Middle Eastern, North African and South East Asian countries
Remember that unless you have 5-10 years of good work experience, it is not feasible to get a job. If you get one, that’s a rare case or you may get placed in these countries only from your campus interview.
After having 5-10 years of experience, in these countries, you may get about Rs. 1,50,000 – 2,50,000 or more a month along with other benefits like tax-free salaries, travel expenses, etc. Mid-level salaries range from Rs. 3,00,000 – 5,00,000 or more a month. Senior-level salaries range from 5,00,000 – 15,00,000 or more a month. All salaries are mentioned when exchanged for Indian Rupee. Salaries could also be lesser in some countries like Egypt and Malaysia.
Career Progression in Geologist-Earth Scientist Profession
If you begin your career as an Assistant Geologist / Geoscientist / Field Geologist / Project Geologist / Geophysicist / Engineering Geologist / Petroleum Geologist / Exploration Geologist / Scientist – Geoscience / Mine Surveyor / in a similar position then you will progress as:
Senior Geologist/Geoscientist/similar position – Division Head / Principal Geologist / similar position – Director / General Manager – Vice President – President / Executive Director (In India, the highest position is that of an organization Director / Managing Director)
If you are joining a University as a faculty member, then your career progression path will be:
Assistant Professor or similar – Associate Professor or similar – Professor or similar – Director of a School / Institute – Dean (In India, however, Director is the highest position for a school/institute).

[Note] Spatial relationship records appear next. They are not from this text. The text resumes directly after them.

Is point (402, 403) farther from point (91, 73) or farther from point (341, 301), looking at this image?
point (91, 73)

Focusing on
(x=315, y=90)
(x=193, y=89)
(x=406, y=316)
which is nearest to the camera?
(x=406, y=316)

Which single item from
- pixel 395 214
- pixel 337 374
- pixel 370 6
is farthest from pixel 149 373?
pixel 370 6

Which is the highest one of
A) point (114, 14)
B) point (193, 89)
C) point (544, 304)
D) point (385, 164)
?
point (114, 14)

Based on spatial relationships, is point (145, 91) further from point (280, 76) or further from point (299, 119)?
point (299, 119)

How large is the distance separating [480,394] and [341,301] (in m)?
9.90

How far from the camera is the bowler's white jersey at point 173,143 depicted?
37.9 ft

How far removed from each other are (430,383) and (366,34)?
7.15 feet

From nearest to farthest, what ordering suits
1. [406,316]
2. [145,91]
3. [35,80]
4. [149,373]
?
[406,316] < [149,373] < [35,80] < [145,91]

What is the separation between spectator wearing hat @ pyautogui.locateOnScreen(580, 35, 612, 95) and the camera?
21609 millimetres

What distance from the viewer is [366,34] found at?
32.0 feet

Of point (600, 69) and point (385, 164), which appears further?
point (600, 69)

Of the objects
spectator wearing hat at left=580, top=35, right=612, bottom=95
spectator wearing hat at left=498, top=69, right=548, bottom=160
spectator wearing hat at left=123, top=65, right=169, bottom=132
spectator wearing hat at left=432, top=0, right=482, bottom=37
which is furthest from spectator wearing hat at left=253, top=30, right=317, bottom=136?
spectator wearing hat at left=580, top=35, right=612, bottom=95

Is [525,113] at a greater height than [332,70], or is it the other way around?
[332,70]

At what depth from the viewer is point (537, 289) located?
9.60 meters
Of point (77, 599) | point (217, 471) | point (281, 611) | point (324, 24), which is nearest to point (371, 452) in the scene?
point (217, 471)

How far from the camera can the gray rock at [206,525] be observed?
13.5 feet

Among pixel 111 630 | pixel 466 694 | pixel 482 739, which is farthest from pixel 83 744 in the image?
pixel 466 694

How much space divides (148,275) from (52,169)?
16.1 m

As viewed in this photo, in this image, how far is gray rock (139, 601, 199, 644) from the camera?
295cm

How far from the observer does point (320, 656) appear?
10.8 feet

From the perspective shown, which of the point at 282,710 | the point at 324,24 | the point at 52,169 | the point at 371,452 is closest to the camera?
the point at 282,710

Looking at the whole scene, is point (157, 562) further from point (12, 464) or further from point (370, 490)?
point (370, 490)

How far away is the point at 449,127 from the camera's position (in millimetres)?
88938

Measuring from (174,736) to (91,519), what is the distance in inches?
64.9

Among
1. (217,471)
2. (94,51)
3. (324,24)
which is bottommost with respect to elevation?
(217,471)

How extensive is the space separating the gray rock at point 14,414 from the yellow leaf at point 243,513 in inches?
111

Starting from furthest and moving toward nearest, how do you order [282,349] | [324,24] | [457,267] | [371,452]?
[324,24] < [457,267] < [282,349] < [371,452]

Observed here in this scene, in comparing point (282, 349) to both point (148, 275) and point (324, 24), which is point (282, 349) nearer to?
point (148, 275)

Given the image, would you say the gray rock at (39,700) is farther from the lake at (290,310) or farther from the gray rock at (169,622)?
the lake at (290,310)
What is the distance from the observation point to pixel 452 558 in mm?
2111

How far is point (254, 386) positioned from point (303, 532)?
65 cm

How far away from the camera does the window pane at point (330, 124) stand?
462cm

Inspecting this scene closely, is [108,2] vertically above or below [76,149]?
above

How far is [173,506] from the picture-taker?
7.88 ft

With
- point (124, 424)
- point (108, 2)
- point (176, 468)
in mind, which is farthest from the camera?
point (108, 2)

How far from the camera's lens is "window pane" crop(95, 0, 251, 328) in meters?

What does Industry Trends Say – Future Prospects
You can expect a decent future in this field as the industry growth prospects are encouraging. The Environmental Testing market was valued at USD 8.47 billion in 2016 and is expected to achieve 12.75 billion USD by 2022, at a rate of 7.1% compounded annually.
Analysts estimate that the Global Environmental Sensor and Monitoring business may grow from $13.2 billion in 2014 to almost $17.6 billion in 2019, a rate of 5.9% compounded annually for the period of 2014 – 2019. The market in Asia-Pacific is projected to grow at the highest rate owing to the increasing industrial activities and rising concern for environmental pollution.